Moreover, inhibition of radiographic progression was observed with deucravacitinib at Week 16 in post hoc analyses. While the prespecified analysis did not show a statistically significant difference between deucravacitinib and placebo in mean change from baseline (CfB) in the modified Sharp-van der Heijde (mSvdH) score, results from a post hoc analysis demonstrated a statistically significant difference between the treatment groups.

Further, a significantly greater proportion of patients treated with deucravacitinib did not have radiographic progression (defined as a CfB to Week 16 in mSvdH score of less than or equal to 0) versus placebo.

No new safety signals were identified in the POETYK PsA-1 trial. The most frequent adverse event (AE) in both the deucravacitinib and placebo arms was upper respiratory tract infection (5.1% versus 3.0%, respectively). Serious AEs (1.8% versus 2.4%, respectively) and AEs that led to discontinuation (2.4% versus 1.8%, respectively) were infrequent though Week 16.

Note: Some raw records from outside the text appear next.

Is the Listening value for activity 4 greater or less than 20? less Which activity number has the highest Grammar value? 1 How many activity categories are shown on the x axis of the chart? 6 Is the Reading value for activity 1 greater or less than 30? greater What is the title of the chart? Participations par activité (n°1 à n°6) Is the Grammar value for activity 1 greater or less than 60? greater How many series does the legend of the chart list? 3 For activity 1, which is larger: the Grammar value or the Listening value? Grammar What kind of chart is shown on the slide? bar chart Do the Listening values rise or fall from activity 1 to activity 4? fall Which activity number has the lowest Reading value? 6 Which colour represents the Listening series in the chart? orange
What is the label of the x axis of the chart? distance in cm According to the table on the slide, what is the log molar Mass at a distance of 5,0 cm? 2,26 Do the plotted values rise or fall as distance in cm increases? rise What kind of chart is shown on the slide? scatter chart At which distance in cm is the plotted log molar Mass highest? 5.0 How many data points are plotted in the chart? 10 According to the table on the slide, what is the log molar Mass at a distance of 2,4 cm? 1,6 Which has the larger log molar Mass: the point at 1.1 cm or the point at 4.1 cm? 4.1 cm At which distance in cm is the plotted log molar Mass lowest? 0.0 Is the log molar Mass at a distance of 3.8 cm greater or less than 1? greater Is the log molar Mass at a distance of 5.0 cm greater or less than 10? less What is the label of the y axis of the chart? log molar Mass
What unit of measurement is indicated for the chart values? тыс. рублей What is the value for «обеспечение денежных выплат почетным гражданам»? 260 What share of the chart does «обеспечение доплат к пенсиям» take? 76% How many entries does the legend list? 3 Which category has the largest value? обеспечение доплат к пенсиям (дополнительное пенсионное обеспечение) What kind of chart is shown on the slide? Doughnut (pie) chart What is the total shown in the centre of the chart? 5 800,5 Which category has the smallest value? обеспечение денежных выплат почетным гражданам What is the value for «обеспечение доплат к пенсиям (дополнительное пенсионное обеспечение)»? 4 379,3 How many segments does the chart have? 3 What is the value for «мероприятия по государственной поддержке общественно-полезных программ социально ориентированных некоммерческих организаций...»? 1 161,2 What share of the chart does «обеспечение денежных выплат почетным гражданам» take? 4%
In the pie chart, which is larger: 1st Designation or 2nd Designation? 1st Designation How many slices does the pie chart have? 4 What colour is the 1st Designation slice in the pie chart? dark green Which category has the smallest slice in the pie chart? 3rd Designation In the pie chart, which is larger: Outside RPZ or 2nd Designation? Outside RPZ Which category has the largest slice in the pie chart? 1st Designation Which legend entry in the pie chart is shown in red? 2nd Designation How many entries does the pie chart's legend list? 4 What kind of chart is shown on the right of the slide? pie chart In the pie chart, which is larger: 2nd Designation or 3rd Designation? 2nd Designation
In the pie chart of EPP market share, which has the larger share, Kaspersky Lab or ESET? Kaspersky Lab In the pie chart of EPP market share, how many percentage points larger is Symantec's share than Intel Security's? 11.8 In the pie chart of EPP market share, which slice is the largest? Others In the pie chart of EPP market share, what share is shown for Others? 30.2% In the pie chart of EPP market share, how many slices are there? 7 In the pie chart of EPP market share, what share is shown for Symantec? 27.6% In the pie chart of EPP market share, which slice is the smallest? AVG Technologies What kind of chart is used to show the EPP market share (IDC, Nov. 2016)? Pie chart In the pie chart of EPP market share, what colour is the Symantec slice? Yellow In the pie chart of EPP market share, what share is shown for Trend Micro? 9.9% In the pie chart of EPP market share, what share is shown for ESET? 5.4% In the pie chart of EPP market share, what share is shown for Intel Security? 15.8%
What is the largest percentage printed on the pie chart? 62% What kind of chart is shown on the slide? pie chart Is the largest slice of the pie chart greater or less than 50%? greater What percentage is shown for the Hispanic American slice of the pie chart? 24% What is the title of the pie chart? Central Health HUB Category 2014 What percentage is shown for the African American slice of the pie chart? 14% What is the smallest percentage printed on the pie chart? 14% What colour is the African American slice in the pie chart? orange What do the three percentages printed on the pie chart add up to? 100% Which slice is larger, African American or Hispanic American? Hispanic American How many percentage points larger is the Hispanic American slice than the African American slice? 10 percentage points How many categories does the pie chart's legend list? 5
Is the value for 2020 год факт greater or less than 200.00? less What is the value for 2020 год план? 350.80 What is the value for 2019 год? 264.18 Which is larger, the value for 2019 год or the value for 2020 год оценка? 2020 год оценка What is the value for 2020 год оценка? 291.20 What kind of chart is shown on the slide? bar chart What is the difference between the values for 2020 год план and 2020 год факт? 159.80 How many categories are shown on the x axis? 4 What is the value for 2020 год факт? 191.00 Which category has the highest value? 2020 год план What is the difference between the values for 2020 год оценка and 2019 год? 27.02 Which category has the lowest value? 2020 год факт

Continued improvement of clinical responses and maintenance of outcomes through Week 52 in POETYK PsA-2

New data from the Phase 3 POETYK PsA-2 trial, which evaluated patients with active PsA who were bDMARD naïve or had previously received TNFα inhibitor treatment, showed superior efficacy of deucravacitinib compared with placebo at Week 16. Additionally, through Week 52, clinical responses continued to improve for those who remained on or switched to deucravacitinib treatment, and outcomes were maintained for those receiving continuous deucravacitinib treatment.

At Week 16, 54.2% of deucravacitinib-treated patients achieved ACR20 response versus 39.4% of those receiving placebo. At Week 52, 62.2% of patients receiving continuous deucravacitinib treatment and 67.3% of patients who switched from placebo to deucravacitinib after Week 16 achieved ACR20 response. Similar trends were observed for ACR50 and ACR70.

Additionally, key secondary endpoints continued to be maintained with deucravacitinib treatment compared with placebo at Week 52, including PASI 75 response, MDA response, HAQ-DI score, and SF-36 PCS score. Deucravacitinib was well tolerated through Week 52, demonstrating a safety profile consistent with previous results of Sotyktu in PsA and PsO.

Deucravacitinib is indicated for the treatment of moderate-to-severe plaque psoriasis in adults who are candidates for systemic therapy or phototherapy.